I got out of my bed. Stripped naked of my stink and jumped into the shower. For two hours, I sat under a tap of scalding hot water and cried. I relived every fear I felt of how inadequately I had spent my life. I thought about the times I was hit and how desperately I tried covering my bruises. I relived the times I was touched without my consent, making me hate my body, desperately trying to scrape off my skin because I felt ugly. I felt truly ugly, inadequate, worthless. I was disgusting to my self. I hated myself. I wish I never existed.
And the words of someone who once meant a lot to me, rang in my head: "Meghna? I mean, we were good friends, she wanted to always be my best friend. But I don't know why she looks back at me as someone who meant so much to her, because she meant nothing to me. I just felt bad for her, you know? She's this little, scared girl. Scared of the world. Scared of everything. I just felt bad for her."
And in that moment I realized that often we spend so much of our lives loving someone, and thinking about someone who never had a second thought about us. We hurt someone, and we get hurt. I obsessed over my ex-friends, my abuser, my molester, my child-abuser. I hated them. I hated how they made me feel. I hated how they made me hate myself. I obsessed about how they ruined me. But the truth is, today, at this moment, not one of them are in my life and I can still see it falling apart.
It is "I" who is ruining my life now, dwelling on moments and people who've only moved forward, completely forgetting me. It is "I" who wasn't taking my exams or attending classes. It is "I" who spent 12 hours hiding under sheets because I was too terrified to just wake up and start over. I could feel the pile of my inadequacies tumbling onto me and I was too frightened to push past everything and start afresh.

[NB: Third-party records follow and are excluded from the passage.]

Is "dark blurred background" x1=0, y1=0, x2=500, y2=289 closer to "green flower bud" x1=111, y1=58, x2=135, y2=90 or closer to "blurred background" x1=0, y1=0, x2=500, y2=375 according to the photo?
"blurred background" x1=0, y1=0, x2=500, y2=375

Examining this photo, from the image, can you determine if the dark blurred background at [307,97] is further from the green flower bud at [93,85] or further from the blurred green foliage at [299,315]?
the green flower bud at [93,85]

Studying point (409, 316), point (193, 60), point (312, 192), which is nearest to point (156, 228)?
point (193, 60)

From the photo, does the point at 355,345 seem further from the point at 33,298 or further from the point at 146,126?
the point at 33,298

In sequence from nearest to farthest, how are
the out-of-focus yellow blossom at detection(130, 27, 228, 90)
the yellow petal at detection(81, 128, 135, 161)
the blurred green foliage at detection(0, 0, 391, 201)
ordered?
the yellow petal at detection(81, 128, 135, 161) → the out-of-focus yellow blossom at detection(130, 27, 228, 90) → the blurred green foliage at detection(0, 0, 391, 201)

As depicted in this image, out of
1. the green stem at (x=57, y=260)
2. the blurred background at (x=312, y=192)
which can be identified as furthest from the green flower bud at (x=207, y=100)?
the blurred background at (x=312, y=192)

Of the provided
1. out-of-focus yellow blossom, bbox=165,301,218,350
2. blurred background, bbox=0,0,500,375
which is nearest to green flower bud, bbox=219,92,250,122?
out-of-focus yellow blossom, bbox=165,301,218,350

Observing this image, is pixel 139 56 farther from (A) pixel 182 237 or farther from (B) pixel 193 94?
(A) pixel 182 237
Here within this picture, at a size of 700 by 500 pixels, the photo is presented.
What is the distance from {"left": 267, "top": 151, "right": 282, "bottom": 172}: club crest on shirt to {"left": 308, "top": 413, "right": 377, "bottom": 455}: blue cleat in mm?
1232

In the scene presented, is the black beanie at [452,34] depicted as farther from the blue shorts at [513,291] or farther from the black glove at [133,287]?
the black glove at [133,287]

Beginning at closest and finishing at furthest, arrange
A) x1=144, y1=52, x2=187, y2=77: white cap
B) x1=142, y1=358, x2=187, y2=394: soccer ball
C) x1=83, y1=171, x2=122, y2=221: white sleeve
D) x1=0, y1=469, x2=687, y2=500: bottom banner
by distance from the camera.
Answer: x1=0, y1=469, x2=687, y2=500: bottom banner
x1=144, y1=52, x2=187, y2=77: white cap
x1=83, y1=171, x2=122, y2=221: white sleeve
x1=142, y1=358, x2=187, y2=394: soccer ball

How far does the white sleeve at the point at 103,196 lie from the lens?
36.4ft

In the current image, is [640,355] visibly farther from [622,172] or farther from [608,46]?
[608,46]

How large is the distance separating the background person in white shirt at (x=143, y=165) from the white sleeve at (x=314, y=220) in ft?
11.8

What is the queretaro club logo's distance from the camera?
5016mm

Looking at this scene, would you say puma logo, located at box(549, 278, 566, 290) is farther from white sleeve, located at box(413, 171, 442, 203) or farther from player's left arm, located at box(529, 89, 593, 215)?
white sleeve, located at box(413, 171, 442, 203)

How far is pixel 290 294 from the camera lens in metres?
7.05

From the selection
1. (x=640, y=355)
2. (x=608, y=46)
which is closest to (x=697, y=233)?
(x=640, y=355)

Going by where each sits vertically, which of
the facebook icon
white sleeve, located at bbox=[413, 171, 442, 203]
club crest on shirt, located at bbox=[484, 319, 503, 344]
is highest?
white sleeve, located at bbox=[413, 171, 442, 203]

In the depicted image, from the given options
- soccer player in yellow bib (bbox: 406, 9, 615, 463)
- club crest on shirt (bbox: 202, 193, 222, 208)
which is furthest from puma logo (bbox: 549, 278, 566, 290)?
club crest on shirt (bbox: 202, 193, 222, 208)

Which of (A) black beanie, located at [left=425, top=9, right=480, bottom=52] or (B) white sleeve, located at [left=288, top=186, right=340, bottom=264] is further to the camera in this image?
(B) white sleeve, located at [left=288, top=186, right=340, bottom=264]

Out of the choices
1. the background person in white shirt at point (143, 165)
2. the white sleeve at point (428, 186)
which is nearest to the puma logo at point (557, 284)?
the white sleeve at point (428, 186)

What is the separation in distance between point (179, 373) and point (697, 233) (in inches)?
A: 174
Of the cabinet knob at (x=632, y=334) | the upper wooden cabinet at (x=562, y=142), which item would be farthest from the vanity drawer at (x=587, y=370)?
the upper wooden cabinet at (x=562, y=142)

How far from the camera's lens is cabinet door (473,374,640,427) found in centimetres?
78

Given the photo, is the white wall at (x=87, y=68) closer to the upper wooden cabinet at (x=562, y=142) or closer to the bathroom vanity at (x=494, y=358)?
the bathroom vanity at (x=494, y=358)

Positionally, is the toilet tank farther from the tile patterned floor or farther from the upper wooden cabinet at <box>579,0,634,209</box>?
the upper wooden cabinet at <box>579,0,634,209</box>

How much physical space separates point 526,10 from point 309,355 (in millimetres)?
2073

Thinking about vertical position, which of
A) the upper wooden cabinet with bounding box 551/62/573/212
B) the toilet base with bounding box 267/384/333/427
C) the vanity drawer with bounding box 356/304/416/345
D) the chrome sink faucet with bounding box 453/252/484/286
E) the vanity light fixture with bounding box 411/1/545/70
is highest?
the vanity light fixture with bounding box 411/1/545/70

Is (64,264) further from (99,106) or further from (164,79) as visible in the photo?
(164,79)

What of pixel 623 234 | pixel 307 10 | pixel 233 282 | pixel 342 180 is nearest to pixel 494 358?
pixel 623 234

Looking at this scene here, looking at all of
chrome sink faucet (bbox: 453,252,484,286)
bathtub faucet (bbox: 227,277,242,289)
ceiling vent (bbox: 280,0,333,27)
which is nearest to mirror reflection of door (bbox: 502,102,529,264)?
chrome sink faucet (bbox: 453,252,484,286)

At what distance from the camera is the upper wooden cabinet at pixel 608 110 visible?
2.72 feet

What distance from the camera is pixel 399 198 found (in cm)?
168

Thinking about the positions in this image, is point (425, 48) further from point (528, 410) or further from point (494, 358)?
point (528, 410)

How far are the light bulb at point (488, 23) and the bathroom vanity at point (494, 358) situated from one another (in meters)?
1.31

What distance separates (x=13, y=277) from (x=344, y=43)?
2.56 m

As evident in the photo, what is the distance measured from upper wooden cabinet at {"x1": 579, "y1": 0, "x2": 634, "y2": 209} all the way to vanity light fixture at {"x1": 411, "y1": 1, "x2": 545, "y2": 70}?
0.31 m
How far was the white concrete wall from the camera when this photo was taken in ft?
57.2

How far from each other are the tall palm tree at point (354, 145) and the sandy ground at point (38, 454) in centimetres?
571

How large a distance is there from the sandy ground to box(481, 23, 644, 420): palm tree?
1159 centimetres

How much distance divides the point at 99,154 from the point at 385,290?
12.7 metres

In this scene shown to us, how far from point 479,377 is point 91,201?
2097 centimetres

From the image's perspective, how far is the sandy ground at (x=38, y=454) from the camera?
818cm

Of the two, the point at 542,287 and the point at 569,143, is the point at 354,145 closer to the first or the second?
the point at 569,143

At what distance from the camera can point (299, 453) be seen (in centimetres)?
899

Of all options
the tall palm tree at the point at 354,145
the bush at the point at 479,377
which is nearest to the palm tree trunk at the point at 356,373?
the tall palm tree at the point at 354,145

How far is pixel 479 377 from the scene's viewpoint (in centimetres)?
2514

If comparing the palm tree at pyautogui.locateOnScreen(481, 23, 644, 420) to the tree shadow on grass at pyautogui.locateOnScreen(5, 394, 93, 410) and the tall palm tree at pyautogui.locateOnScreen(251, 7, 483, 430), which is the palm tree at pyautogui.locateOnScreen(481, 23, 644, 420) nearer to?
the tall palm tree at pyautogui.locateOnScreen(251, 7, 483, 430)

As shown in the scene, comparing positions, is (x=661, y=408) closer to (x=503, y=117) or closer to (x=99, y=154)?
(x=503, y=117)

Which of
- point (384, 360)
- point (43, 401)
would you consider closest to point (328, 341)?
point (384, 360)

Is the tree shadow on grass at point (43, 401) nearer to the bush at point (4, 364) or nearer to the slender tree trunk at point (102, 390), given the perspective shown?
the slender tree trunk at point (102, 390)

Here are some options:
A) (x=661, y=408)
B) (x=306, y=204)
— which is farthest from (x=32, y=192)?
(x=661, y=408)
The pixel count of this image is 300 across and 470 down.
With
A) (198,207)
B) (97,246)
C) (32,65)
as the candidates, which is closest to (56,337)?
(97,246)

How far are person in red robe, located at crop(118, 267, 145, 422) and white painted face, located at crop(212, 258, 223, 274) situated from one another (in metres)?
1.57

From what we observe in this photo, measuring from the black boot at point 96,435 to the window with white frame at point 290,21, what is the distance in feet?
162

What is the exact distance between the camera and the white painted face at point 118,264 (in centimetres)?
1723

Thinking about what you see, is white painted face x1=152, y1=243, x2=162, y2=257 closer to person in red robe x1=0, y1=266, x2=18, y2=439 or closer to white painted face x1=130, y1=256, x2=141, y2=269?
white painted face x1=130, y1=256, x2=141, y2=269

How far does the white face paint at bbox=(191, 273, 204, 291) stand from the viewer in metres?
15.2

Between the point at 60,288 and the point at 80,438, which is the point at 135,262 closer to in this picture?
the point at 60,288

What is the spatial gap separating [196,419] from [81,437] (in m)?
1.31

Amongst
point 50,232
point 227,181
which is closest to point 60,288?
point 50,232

It is time that "I" take responsibility for my life. It is time I take help to fight my depression without being afraid of what the world would think of me. It is time that I tell myself that it is okay to feel unworthy and not wanted sometimes and loving myself is a journey that I have to constantly undertake until I get myself to become the strong, carefree woman I've always dreamt of being.
Depression can only ruin me, as long as I let it. As long as I refuse to accept it. As long as I refuse to take responsibility and want to change it. I refuse to let it consume me or ruin me. I refuse to sink into self-destruction and from this determined moment on, I promise to never give up on my life. I am worth it. I really am.